Featured keynote speaker, Peter Delaney, Chairman, President and CEO of OGE Energy Corp (parent company of Oklahoma Gas and Electric), said that U.S. industry must enhance the relevance of the grid due to an uncertain future. The tactics developed by his organization are to build no new capacity until after 2020 and instead focus on demand response.

With 7,000 MW of capacity, OGE has a portfolio comprised of 40% unscrubbed coal, 10% wind and about 50% natural gas. Delaney said market volatility was at an alltime high due to low-to-negative growth in electricity consumption, federal preference toward renewables and tighter CO2 regulations, which are forcing tough decisions upon coal plant owners.

“We have 55 months to comply with EPA CO2 standards at our four coal units,” said Delaney. “These are uncertain times for an industry in transition. Therefore, it is best to stay away from long-term bets and find less-capital intensive alternatives.”

For OGE, that means a focus on investment near the customer, such as the installation of 800,000 smart meters in homes and businesses. These devices let consumers see what their increased costs are buying them. They can then choose how they use power and tailor their usage to the rates they prefer to pay. OGE also feels it is vital for the utility of the future to ensure high quality power is available to the user.

That strategy is important, he said, in light of the romanticized notion of going off the grid.” If utilities allow their rates to be driven up, the grid itself could be made less relevant. So despite burdensome legislation, power producers have to figure out how to keep costs down, especially through a drive towards higher efficiency.

During peak times, for example, thermostats in smart meters can respond to customer decisions on pricing based on price signals from the utility. This initiative has already saved OGE 70 MW in peak demand in its first year and 126 MW in its second year.

“We have to rethink our business model, our overall regulatory model and our customer model,” said Delaney. “We have transitioned from thinking of people as rate payers to considering them our customers.”

Future generation

Developing markets will be Fluor’s target in the coming years. With the Earth’s current population of 7.28 billion due to surpass 9 billion by 2040, 75% of that growth will take place in Asia and Africa, said David Dunning, Group President for Business Development and Strategy at Fluor Corp. Yet there are already a billion people in those regions that do not have electricity. For many of those without power, gas is not available. That’s why coal is predicted to still be producing 40% of world power output in 2040.

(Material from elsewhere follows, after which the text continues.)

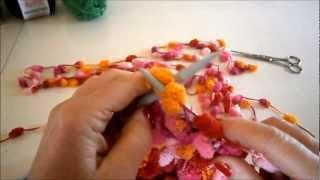 Πλέξιμο κασκόλ με βελόνες Νο 9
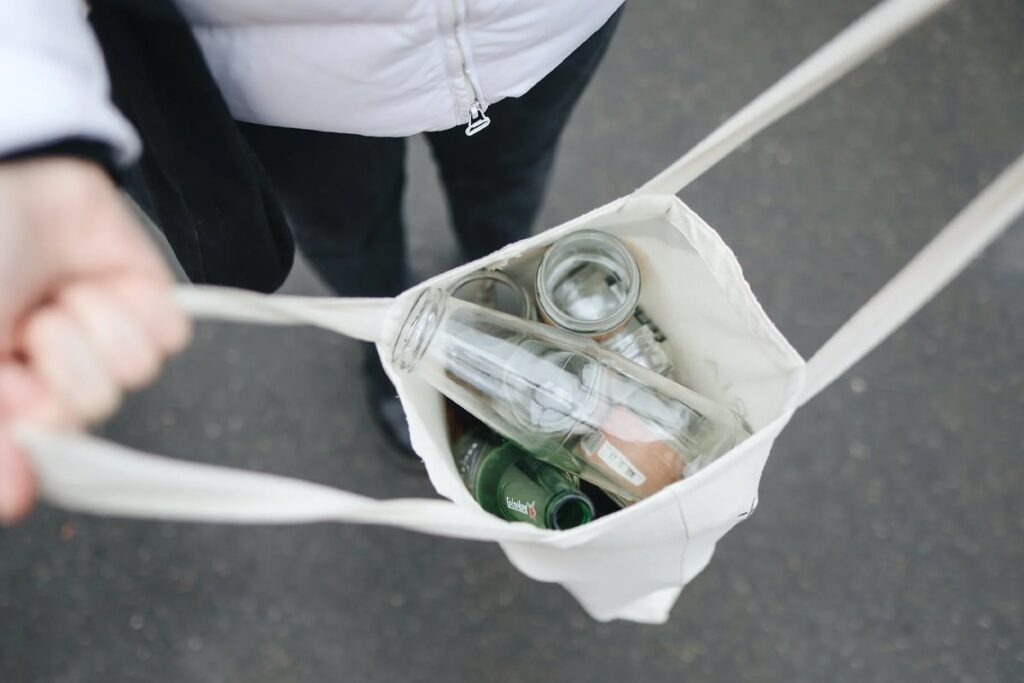 Recycled bottle inside in eco bag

Dunning pointed out that despite the great number of gas plants constructed over the past two decades, gas’s piece of the worldwide pie has only increased by about 4%. It is the same with renewables. Even with spectacular worldwide growth that expands renewables 5X by 2040, they will be contributing no more than 5% of total global energy.

“Gas is not the default answer in all parts of world,” said Dunning, “and 5X renewable growth doesn’t move the needle much in terms of the world energy picture.”

That said, Fluor embarked on a solar power program in 2009, focusing initially on Concentrated Solar Power (CSP). However, photovoltaic (PV) panel pricing has dropped dramatically so the company has changed over to that technology.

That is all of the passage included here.